Long time back so it seems, well actually two years ago, there was a wonderful Chhau performance in Meghdhoot Theater in which the three styles were presented, each with its distinctive orquestra for live music. It was then that I got the glimpse of how all of them came into one family and yet why they were each so different and unique. It is known that every coin has two sides, well in Chhau’s case, it has three.
The first performance was that of Seraikela, and as the dim blue light filled the stage, I began to feel the “hidden”, mysterious, introverted nature of the dance. The body language, sometimes broad and sometimes contained revealed the mood of the character, the tala (rhythm) flowing with calm dhol beats and then suddenly with vigorous strokes, enlivened him and gave me a very strong feeling of that which is not shown, but can be seen; which is not said but can be heard. The dancer in a mask conveyed more than any other facial expression, because his message came from the inside.
Then came my favorite, off course, Mayurbhanj, with its free flowing movements and vibrant energy. Here nothing was contained, but instead softly released: sometimes slowly and sometimes vigorously and swiftly, as a feather dancing in the breeze, delighting in the entrancing cadence of the beat. Even when the faster part started, the dancer maintained his inner lightness as he leaped and turned. He had become Lord Shiva calmly destroying the universe with the blink of an eye.
And thirdly Purulia with its funny looking masks and tremendously enthusiastic dhol players, gave the final thrilling and comical touch to the performance. Aside from the seriously difficult summersaults executed by the artists, the way the story was represented and how the characters moved about, filled the audience with a humoristic, joyful atmosphere.

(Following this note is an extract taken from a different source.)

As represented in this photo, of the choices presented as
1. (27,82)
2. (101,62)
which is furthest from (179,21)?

So there I was: complete, having seen the three sides that made up this huge art form. Each of them with such a different energy, yet complementing each other, fulfilling the different needs that an audience
And well, apart from my own appreciation of the dances, I would like to share a more academical description of the latter. The three representative styles of Chhau are named according to the places where they developed, thus they are known as Seraikela Chhau, Mayurbhanj Chhau and Purulia Chhau. Having many similarities, primarily their martial strain, and consistently their religious rituals, system of music, their theatrical nature and the sources of their stories, the three forms differs stylistically from one another. Despite this, each one has its own charm and aesthetic appeal. The most distinctive aspect differentiating the three styles is the use of mask; Mayurbhanj Chhau does not use masks, whereas Seraikela and Purulia do, however the way it is used in these two styles also differs greatly in terms of their function and appearance.
The most highlighted aspect of Seraikela Chhau are the masks, which are more sophisticated both concept and design wise than those of Purulia. The face depicted in the mask has a neutralized expression, since it is only through the course of dance that it will become expressive according to the different standing postures, gestures, ways of walking and body positioning. In this way, the same mask can express various ranges of emotions altogether in the course of one dance.
Purulia Chhau, uses masks with towering headgears, as a theatrical tool to bring more life to the athletic somersaults, leaps, stamps and iconographic poses that comprise the grammar of the dance. Thus, the mythological characters often represented acquire a “fascinating palpability”.
As mentioned before, Mayurbhanj Chhhau, has discarded the use of masks as opposed to the prior two. This gives more freedom for movement and elaborate personal expression of the characters portrayed. Thus, this style has developed an exquisite utilization of the complete body language and it excels in choreography with movements that are said to be ” visual poetry.”